A plethora of big decisions face a manager on the eve of a Champions League final. Pressing strategy or counterattack? Man marking or zonal defence? And it doesn’t stop on the pitch, because a global audience of around 400 million means your sartorial approach will be scrutinised. Social media users flag up a questionable overcoat as quickly as they notice a struggling false nine.
Traditionally there are two options: smart suit or comfy tracksuit and trainers. If you like coaches who get stuck in on the training ground, you’ll appreciate the Jürgen Klopp method. The 2019 Champions League winner is seemingly welded into sportswear, including a baseball cap. It goes well with his informal vibe and irreverent character. In one TV interview the German confesses, “My problem is that I have no space or resources to think about what I wear before a game. I just fall into the game with other things to do, and then I have to put my tie on? That just doesn’t work for me. Plus the club delivers the tracksuit, it’s already in the dressing room.” Interestingly, selecting the same work uniform to preserve mental energy is why Facebook chief Mark Zuckerberg never strays from his grey T-shirt and jeans. Herr Klopp is in good company.

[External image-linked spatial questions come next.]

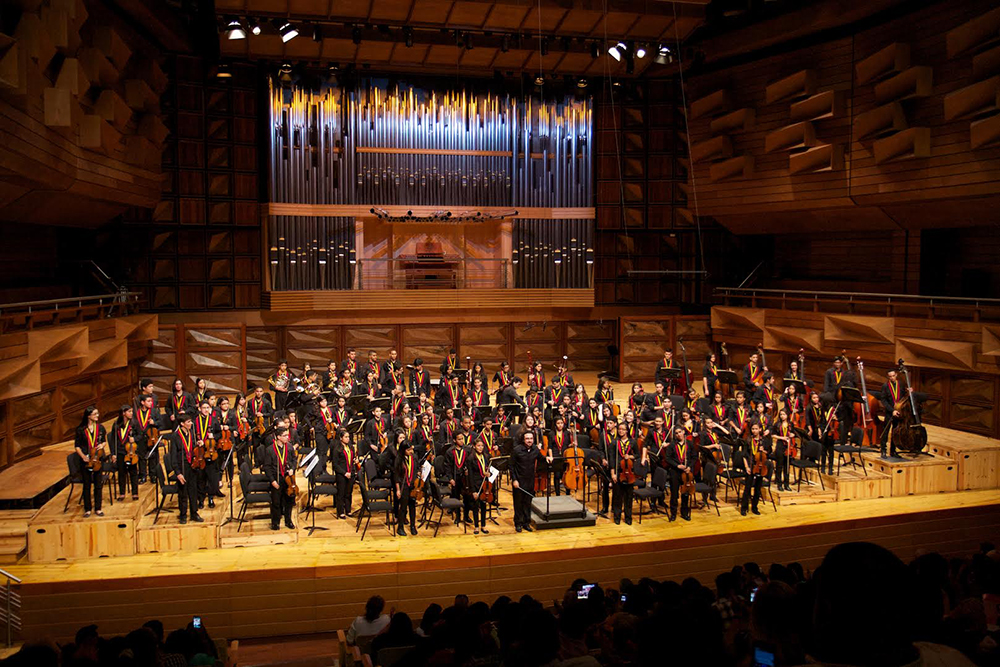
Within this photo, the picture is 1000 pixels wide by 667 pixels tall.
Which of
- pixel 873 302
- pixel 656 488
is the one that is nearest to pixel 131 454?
pixel 656 488

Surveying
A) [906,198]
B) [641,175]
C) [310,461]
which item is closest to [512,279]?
[641,175]

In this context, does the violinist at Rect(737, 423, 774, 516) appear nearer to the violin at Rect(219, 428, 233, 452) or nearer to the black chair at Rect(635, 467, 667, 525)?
the black chair at Rect(635, 467, 667, 525)

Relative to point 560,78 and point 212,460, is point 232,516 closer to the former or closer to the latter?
point 212,460

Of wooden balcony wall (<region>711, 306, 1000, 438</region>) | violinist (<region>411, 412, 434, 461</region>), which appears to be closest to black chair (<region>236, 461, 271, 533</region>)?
violinist (<region>411, 412, 434, 461</region>)

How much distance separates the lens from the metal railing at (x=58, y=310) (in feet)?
38.7

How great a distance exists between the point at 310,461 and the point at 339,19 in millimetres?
10458

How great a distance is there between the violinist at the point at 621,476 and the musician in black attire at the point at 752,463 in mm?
1417

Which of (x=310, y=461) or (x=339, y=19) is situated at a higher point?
(x=339, y=19)

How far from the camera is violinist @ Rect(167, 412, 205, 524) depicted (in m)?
9.67

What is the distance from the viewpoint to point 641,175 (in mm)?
19922

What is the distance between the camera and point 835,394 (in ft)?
41.5

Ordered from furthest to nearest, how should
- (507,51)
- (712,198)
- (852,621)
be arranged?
(712,198) < (507,51) < (852,621)

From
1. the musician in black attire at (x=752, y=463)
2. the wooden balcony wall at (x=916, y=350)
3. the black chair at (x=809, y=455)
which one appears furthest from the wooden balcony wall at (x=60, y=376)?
the wooden balcony wall at (x=916, y=350)

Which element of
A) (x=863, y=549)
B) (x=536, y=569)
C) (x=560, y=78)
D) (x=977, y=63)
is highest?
(x=560, y=78)
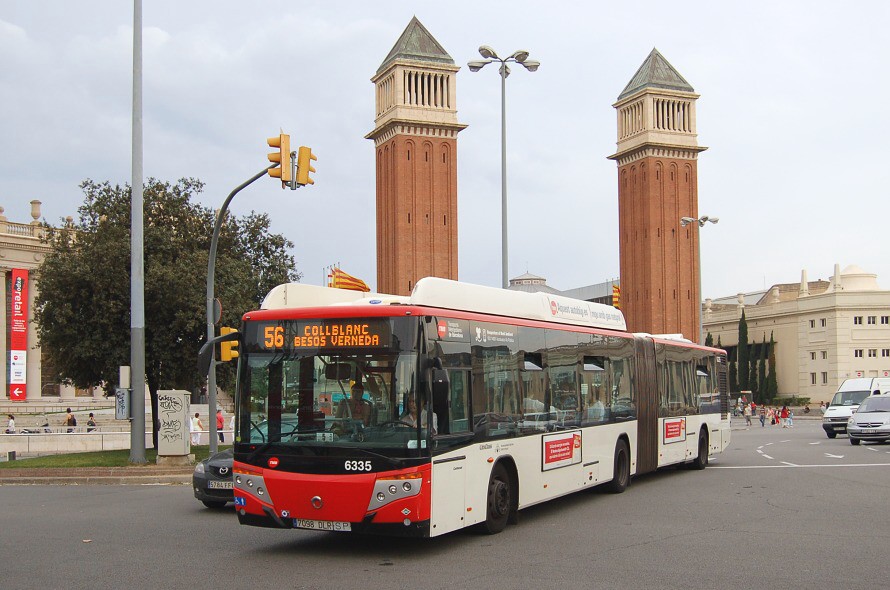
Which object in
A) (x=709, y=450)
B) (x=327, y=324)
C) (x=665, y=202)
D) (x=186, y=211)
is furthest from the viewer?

Remarkably only four coaches have lifted Europe’s ultimate prize in training gear, and 50% of them represented Liverpool. They were Klopp in 2019 and Joe Fagan in 1984. Ljubo Petrović of Crvena zvezda in 1991 and Ajax maestro Stefan Kovács in 1973 are the other two to resemble PE teachers. Continuing the educational theme, in 1980 Brian Clough looked every bit the history teacher supervising a school football match, putting a bright red tracksuit top over his casual attire. Some believe the tracksuit (or its shiny modern younger brother the shellsuit) is relatable and makes the boss one of the boys. Others find it a bit scruffy. Conversely, many fans love the gaffer in a suit and grown-up shoes. Maybe with good reason because a mammoth 54 out of 67 winning bosses have donned a jacket and tie. Carlo Ancelotti was the latest example in Paris in May. It’s a way to look professional and serious but still reveal some of your personality. If you are in good shape you can go slim-fit – at times Zinédine Zidane’s trousers were so tight they looked sprayed on during Real Madrid’s three-in-a-row run from 2016 to 2018. For the 2012 final Chelsea’s Roberto Di Matteo wore possibly the skinniest tie in history, which resembled a burnt French fry hanging from his neck.
Double-breasted garments are rarer these days but can help the larger gentleman display a svelte figure while barking instructions. And there’s that tiny yet crucial indicator of mood or character: your top button. If you want to show you can let your hair down, don’t fasten your shirt to the Adam’s apple and yank your tie down a bit. In 2006 Barcelona coach Frank Rijkaard, one of modern football’s coolest men, didn’t even bother with a tie. That made him the only winning manager between 1991 and 2019 to allow his throat some space.